__WHAT YOU SHOULD DO__
Rewrite the stretch from the line containing "In the image, between" through the end of the material, replacing "nearer" with "closer" and changing nothing else. Omit the pictures from your answer.
-- -- --
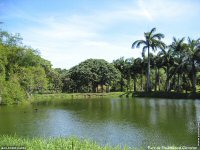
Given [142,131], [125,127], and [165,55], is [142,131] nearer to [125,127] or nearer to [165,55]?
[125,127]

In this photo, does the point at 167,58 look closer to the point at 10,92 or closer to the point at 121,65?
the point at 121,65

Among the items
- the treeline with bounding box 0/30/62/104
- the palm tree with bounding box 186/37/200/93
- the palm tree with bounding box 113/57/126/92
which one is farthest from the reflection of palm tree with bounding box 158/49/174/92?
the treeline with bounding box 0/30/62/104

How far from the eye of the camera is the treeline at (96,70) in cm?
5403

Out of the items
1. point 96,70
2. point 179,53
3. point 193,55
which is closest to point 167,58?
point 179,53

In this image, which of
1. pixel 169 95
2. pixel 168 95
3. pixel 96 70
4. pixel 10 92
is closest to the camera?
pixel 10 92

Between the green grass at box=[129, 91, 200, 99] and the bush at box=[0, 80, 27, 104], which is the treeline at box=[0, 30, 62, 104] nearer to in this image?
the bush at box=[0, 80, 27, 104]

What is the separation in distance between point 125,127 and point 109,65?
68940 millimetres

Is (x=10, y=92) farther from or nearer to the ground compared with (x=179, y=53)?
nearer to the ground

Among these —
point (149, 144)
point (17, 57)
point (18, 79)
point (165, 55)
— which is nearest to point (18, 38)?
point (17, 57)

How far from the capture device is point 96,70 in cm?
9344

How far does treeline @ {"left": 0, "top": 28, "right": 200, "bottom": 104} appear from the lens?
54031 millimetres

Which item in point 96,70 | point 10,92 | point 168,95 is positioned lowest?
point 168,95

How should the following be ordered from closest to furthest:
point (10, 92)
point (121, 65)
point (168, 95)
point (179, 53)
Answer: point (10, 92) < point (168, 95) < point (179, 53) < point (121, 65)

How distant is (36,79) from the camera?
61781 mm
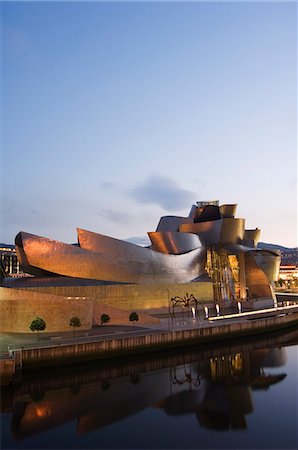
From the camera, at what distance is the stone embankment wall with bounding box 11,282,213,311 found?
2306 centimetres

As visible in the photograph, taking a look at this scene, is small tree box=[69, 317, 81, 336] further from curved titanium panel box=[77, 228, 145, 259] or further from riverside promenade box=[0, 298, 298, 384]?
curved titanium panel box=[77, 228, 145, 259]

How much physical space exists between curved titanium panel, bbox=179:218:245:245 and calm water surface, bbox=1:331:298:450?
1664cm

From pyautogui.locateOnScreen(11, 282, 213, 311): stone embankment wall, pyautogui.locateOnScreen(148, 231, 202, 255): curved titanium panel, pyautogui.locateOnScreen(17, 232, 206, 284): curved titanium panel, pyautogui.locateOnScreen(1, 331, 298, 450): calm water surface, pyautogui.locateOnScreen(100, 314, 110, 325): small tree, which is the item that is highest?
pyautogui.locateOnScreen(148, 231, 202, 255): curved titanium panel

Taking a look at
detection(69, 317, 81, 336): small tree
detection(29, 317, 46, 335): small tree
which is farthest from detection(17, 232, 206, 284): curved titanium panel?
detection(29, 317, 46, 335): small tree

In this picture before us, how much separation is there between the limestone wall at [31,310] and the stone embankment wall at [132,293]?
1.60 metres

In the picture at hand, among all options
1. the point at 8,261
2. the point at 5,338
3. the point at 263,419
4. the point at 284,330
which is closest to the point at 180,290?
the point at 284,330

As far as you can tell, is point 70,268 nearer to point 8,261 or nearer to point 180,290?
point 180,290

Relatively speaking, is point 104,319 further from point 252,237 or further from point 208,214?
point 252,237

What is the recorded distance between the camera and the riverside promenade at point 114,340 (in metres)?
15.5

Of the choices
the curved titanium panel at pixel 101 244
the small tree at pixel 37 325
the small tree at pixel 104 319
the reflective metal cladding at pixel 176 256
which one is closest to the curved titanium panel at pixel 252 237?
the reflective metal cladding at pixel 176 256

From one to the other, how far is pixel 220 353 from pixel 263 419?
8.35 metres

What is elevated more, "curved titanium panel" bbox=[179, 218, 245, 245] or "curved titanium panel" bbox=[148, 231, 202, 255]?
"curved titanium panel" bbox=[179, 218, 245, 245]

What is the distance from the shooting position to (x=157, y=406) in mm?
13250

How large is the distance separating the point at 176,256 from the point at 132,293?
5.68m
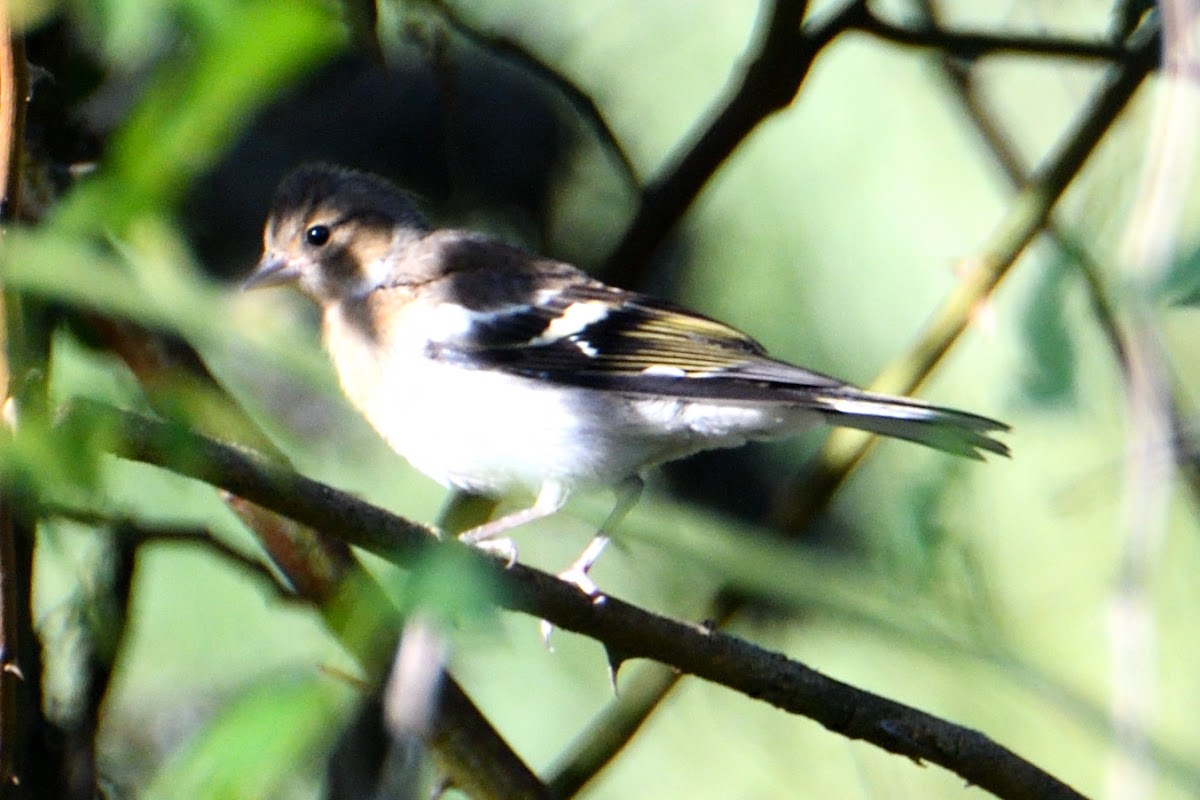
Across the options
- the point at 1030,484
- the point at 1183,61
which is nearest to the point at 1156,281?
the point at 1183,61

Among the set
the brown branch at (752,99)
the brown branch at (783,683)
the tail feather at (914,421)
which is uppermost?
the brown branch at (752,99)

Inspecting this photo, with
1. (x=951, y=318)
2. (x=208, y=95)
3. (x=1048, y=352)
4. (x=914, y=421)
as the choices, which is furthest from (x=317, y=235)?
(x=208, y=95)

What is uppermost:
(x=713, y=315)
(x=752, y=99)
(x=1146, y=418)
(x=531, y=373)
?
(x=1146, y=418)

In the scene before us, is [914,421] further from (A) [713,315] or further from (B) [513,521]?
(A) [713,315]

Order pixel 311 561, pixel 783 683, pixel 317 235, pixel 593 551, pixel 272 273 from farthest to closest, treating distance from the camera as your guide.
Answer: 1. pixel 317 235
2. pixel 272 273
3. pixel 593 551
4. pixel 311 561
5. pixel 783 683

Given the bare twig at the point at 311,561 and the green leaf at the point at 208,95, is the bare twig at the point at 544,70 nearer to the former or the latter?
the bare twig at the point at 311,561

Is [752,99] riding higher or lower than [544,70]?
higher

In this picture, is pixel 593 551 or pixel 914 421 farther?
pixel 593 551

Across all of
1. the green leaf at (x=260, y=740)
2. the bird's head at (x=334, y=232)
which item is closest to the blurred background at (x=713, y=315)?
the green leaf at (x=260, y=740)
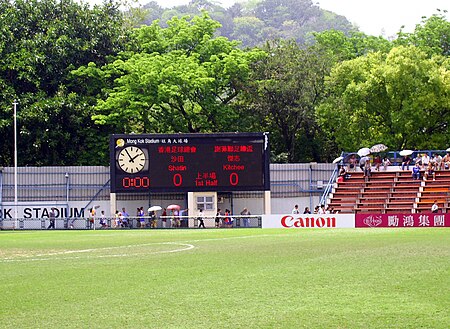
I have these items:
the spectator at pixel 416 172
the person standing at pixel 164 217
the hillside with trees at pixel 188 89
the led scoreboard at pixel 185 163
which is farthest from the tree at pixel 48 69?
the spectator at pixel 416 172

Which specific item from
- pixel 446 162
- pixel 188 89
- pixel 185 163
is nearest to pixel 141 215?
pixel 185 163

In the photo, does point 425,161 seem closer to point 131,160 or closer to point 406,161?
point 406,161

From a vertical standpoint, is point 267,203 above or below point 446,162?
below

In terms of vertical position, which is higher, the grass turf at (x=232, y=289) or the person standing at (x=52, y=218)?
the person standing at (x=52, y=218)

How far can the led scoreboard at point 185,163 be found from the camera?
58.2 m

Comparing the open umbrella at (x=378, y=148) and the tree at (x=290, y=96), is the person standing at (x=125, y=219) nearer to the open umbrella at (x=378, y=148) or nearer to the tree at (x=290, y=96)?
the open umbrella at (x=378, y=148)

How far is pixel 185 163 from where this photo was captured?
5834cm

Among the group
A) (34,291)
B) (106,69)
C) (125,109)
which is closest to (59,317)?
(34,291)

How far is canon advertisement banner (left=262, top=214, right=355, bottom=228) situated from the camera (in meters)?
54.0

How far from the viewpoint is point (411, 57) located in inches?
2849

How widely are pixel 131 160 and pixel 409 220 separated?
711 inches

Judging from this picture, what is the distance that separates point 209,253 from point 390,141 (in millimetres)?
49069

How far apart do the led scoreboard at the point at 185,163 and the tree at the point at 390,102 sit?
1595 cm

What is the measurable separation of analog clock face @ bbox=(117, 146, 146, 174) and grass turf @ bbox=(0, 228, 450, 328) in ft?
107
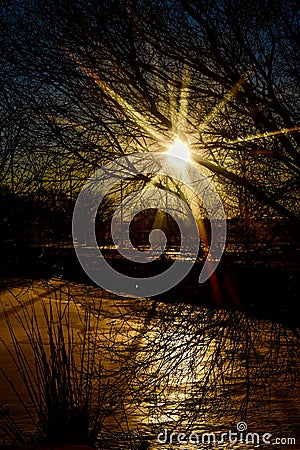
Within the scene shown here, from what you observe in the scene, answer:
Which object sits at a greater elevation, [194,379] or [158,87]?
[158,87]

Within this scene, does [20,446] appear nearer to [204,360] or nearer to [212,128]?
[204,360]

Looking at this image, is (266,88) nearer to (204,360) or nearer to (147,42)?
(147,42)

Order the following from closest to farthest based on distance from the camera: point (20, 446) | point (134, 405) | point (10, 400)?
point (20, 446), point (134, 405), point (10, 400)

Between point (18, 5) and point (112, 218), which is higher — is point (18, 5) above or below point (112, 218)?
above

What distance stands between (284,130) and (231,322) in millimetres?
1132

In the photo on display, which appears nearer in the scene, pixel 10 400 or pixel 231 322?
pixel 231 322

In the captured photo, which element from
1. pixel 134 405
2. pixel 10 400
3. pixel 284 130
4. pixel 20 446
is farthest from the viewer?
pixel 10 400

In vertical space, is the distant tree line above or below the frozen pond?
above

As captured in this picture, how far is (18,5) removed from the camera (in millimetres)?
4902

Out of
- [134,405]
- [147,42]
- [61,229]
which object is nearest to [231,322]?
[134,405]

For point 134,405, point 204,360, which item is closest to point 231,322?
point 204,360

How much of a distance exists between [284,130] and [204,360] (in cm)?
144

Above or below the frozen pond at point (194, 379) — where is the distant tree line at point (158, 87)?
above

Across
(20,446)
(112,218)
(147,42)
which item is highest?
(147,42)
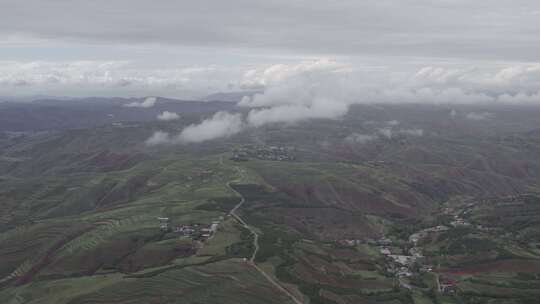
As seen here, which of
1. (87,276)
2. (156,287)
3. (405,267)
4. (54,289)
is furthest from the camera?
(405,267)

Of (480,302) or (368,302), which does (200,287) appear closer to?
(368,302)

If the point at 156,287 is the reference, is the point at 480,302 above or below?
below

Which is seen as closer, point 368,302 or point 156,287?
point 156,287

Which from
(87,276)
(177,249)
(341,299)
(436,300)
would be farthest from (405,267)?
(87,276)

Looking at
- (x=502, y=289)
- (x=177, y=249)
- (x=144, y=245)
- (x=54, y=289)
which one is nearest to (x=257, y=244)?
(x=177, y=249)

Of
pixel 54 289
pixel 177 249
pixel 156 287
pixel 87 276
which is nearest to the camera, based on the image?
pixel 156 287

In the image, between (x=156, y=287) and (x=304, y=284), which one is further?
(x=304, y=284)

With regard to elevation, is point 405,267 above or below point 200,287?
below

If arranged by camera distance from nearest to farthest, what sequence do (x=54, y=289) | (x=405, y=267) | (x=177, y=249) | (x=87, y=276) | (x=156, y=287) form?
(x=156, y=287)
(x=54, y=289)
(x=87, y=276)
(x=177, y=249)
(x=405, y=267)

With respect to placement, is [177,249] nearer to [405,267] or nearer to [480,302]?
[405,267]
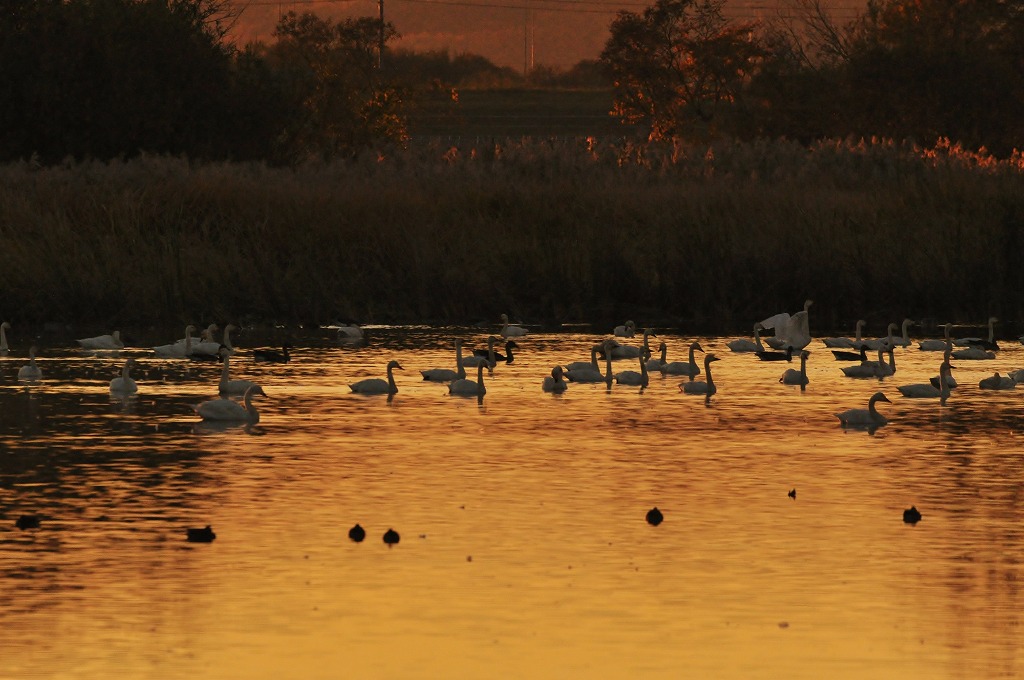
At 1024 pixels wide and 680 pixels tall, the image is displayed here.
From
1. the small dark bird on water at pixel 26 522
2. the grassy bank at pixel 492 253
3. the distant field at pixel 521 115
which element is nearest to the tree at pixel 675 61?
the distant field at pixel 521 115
-- -- --
__RESULT__
In the image, between (x=156, y=287) and (x=304, y=284), which one is further?
(x=304, y=284)

With regard to elevation, is point 405,267 above or below point 200,287?
below

If arranged by camera distance from nearest to farthest, what sequence do (x=54, y=289) | (x=405, y=267) | (x=177, y=249) | (x=87, y=276) | (x=156, y=287) form?
(x=156, y=287)
(x=54, y=289)
(x=87, y=276)
(x=177, y=249)
(x=405, y=267)

With respect to placement, is [177,249] closer to [405,267] or closer to [480,302]?
[405,267]
At 1024 pixels wide and 680 pixels tall, the image is displayed here.
From
1. the small dark bird on water at pixel 26 522
2. the grassy bank at pixel 492 253
3. the distant field at pixel 521 115
which element is nearest to the tree at pixel 675 61?
the distant field at pixel 521 115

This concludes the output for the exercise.